Why mathematics will always be against option buyers?

As investors tend to be loss averse they inherently are willing to pay more for than the fair value for risk protection products like options. Thus, when law of large numbers catches up, option buyers are most likely to lose. Transaction costs just makes it worse.

If there is one major misconception that exists in the financial world that is the belief that buying options can help you become rich. Not that it cannot. But if it does, it is purely a matter of luck as the mathematics is firmly against it.

Call and put options are one of the most well know financial derivative products that on the face of it seems to enable the buyers to earn potentially huge amounts of profits while limiting the downside. These products allow you to earn $10 or even more for every dollar invested and that too within a short span of time, if things move in your favor. If price moves against you, then all your loss is the $1 investment. Sounds too good. isn’t it?

But as they say, if something sounds too good to be true, it probably is. Before I explain this further, you need to know these products better. If you do not have prior knowledge, you can learn about them from wikipedia or any other sources.

Now, let me explain this to you with a simple bet based on rolling of a dice. Let us say, you are offered the bet with the following payoff:

Value on the dice 1 2 3 4 5 6
Earnings/(payout) (in $) -50 -30 -10 10 30 50

Thus, under this bet you would be losing money if the value on the roll is 3 or below and you  would be earning money if the value is 4 or above. So, while you can get a profit as high as $50 you also have an equally likely chance of losing $50.

How likely are you to accept this bet?

And as you make up your mind, let us say you are offered another interesting choice. They promise to bear all the loss for you but will let you keep the profit. But you need to pay a flat $16 per bet as service fees. So, once you pay the flat fees you do not have worry about the losses at all but all the profit is yours.

How attractive is the second bet?

If you thought it is way better than the first bet, you could not be more wrong. Wondering why? That is where probability, law of large numbers and loss aversion comes into picture.

A trader never trades in just one bet. They enter into many transactions. That way, let us assume that you are going to enter into as many as 6,000 bets (just for convenience of calculation). In a fair dice, every value has exactly 1/6th of a probability to occur. So, this is how the payoff of the two bets are likely to occur.

Value on the dice 1 2 3 4 5 6 Total
No. of times the value likely to occur 1000 1000 1000 1000 1000 1000 6,000
Payout on bet 1
Total payout on bet 1 -50,000 -30,000 -10,000 10,000 30,000 50,000 0
Payout on bet 2
Payout excluding fees 0 0 0 10,000 30,000 50,000 90,000
Fees (16*6000) -16,000 -16,000 -16,000 -16,000 -16,000 -16,000 -96,000
Total Payout on bet 2 -16,000 -16,000 -16,000 -6,000 14,000 34,000 -06,000

As you can see, while the first bet is likely to give you neither any profit nor any loss, the second bet is destined to give us loss.

The first bet is like buying the shares or entering into a forward contract. You make profit when the value goes and make loss when value goes (assuming long position).
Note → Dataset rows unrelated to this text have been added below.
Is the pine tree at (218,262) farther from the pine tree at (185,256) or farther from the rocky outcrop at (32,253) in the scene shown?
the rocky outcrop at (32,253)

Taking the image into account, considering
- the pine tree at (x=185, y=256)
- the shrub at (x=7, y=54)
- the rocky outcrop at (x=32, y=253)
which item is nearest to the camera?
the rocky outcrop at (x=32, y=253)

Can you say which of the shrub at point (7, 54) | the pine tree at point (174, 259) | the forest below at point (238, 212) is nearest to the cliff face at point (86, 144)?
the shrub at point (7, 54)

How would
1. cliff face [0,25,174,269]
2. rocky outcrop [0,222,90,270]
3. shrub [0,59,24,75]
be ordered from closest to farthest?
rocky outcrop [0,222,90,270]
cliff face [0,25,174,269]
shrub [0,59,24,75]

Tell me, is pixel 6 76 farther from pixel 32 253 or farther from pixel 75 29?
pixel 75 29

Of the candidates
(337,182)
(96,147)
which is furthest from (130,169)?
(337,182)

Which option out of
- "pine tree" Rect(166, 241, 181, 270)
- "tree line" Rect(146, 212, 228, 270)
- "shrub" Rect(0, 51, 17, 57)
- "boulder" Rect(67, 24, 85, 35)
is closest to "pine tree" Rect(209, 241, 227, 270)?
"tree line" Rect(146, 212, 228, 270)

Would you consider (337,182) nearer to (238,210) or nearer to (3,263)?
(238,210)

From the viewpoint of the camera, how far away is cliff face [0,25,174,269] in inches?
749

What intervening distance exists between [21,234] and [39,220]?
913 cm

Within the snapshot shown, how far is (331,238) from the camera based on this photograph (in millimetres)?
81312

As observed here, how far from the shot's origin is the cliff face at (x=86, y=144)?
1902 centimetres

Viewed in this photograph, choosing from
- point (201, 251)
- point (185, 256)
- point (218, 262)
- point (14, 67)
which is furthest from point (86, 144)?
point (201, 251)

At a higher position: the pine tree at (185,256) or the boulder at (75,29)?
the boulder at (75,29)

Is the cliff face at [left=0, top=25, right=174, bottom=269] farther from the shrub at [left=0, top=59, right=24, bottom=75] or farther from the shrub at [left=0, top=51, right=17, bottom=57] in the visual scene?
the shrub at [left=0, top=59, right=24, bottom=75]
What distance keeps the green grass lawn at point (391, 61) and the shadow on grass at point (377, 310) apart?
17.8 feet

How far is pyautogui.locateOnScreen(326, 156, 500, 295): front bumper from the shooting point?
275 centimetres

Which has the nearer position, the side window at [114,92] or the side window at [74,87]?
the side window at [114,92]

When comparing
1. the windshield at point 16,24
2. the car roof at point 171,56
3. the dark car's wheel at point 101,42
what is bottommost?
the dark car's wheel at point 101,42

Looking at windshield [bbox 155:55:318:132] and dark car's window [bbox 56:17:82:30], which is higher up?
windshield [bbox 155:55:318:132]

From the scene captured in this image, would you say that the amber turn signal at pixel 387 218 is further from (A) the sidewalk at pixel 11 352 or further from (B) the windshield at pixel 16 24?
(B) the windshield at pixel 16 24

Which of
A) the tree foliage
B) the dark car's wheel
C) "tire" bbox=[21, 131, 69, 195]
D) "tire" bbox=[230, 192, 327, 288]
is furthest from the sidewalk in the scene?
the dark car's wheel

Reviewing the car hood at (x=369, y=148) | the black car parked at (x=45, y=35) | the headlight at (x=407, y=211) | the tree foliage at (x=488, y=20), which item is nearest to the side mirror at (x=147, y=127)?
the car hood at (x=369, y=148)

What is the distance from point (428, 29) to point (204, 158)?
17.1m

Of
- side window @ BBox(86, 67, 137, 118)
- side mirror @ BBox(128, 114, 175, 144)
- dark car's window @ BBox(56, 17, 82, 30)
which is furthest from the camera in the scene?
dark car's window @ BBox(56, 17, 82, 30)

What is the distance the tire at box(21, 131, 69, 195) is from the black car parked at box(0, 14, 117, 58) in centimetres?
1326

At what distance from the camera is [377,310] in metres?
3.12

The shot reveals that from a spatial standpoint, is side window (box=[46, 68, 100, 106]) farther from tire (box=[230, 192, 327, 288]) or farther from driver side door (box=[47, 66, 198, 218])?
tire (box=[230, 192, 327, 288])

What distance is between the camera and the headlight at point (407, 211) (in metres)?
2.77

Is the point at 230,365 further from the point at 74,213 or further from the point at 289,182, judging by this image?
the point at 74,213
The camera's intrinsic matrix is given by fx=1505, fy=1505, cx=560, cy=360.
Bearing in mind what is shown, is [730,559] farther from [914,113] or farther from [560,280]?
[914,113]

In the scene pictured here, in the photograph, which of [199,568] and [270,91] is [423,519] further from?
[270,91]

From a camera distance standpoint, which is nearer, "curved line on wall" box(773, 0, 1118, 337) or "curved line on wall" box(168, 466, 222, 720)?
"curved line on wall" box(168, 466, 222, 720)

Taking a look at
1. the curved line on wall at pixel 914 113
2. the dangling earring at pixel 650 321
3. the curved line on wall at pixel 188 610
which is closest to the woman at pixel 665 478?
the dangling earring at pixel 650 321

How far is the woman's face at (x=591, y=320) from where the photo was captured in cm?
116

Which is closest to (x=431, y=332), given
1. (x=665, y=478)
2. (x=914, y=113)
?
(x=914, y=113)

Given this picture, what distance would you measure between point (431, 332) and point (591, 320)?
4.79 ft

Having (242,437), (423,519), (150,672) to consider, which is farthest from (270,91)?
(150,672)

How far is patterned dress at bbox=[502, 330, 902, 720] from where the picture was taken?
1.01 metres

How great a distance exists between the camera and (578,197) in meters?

While the second bet is like an option, where for a fixed premium you seem to be able to avoid loss while being able to earn profit. But, invariably the premiums would be so high that it more than negates any profit you may earn from it.

You may now be wondering as to what if the premiums are not high or why would the premiums be always high. The answer to that lies in our loss aversion. If for a moment you thought option 2 was better, you are also a victim of the same loss aversion as do most part of the world. In simple terms, most of would feel more bad for losing $1 than we would feel bad for forgoing an opportunity to earn $1. That is why most of us would be unknowingly be willing to pay a higher premium for the illusion of risk safety. Still not convinced? Then ponder why insurance companies earn profit when it is in fact you who is getting all the benefits of risk management.

Coming to our discussion on option, if mathematically buying option is not a profitable proposition then should we all start selling the option to make money. I would say yes, but only if you can take an extremely diversified set of positions. Remember, the math would work only we have large number of bets. And the large number should not be on same event but it should be on different events.

So, if you have enough money to deposit as margin for a diversified set of positions, you are most likely to make more money. But unfortunately, most retail investors never have that kind of money. On the other hand, large financial houses do have and there are a lot of them who report huge profits every year just by writing options.

But before I conclude, then aren’t there people who make a lot of money by buying options? Perhaps, yes. But for every one such winner you would have at least two losers. So, again, unless the trader is an expert or access to superior information, there is more probability that the option buyer is likely to be on the losing side than on the winning side.